Text for analysis:
◆ ◆ ◆ ◆ ◆

This month, the Work and Cancer team received the following question from an employer: 

How can a manager support a team feeling under pressure while covering someone’s absence due to cancer?

Usually this type of situation arises for one of three reasons.

  1. Sometimes, and most typically, team members will not have been told the real reasons for an individual’s absence and will resent being put under pressure because they believe the individual is not pulling their weight and/or not being properly managed.
  2. Sometimes the resentment arises because the manager makes no changes or allowances for the individual’s absence and just asks the team to work harder, which becomes even more of a problem when there are deadlines to be met or new tasks added to the existing workload.
  3. Sometimes managers do make the necessary changes but don’t tell the team why or ask the team for their views on what might work best.

In summary, the real issue is usually about communication with the team; it is rarely if ever about the team resenting the fact that an individual is absent because he/she has cancer.

So, depending on the circumstances, I would advise the manager to get the individual’s permission to inform the team and other colleagues, as appropriate, about the reason for their absence. The Macmillan ‘Essential Work and Cancer’ Toolkit covers this very well and gives plenty of guidance on how to deal with this issue sensitively. I would also strongly advise the manager to discuss what the options are for relieving the pressure of work with the team, and of course with his/her manager. In doing this, the team will feel informed, included and consulted and any resentment is likely to be dissipated.

◆ ◆ ◆ ◆ ◆

Transcribe the stretch of the text on supporting a team that covers a colleague's cancer absence from "In summary, the" through "he/she has cancer.". The records are not required for any part of this work.

Record extracts:
◆ ◆ ◆ ◆ ◆

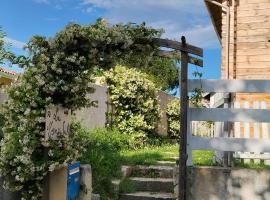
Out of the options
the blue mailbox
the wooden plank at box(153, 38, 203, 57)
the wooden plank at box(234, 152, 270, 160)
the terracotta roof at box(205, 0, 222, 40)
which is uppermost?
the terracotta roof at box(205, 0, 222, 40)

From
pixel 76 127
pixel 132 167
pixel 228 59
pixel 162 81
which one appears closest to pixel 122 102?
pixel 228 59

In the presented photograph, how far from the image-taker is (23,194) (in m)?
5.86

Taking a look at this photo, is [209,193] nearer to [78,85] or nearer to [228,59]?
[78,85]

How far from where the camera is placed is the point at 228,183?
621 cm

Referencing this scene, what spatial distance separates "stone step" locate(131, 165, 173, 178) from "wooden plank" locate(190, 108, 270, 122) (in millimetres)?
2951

◆ ◆ ◆ ◆ ◆

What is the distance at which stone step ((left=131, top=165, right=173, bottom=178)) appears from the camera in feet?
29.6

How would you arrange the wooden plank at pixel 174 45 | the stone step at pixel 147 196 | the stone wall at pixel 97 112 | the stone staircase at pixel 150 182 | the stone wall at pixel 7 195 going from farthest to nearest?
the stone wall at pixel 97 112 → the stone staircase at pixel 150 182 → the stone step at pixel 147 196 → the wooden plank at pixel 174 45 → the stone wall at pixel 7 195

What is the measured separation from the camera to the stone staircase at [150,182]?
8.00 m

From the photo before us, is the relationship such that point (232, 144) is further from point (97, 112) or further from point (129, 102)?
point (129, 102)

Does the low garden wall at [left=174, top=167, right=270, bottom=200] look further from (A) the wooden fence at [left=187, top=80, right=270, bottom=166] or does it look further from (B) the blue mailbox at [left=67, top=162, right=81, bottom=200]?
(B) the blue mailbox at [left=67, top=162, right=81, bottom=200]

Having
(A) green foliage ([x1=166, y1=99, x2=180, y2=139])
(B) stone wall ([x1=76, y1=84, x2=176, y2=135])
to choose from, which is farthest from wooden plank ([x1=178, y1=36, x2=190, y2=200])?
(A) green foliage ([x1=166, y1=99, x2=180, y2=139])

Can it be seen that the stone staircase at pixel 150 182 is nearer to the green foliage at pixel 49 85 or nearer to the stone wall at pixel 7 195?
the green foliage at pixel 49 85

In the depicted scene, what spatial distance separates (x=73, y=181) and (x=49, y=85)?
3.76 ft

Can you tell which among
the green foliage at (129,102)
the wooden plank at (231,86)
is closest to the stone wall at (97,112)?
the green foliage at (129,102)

◆ ◆ ◆ ◆ ◆

Output:
In summary, the real issue is usually about communication with the team; it is rarely if ever about the team resenting the fact that an individual is absent because he/she has cancer.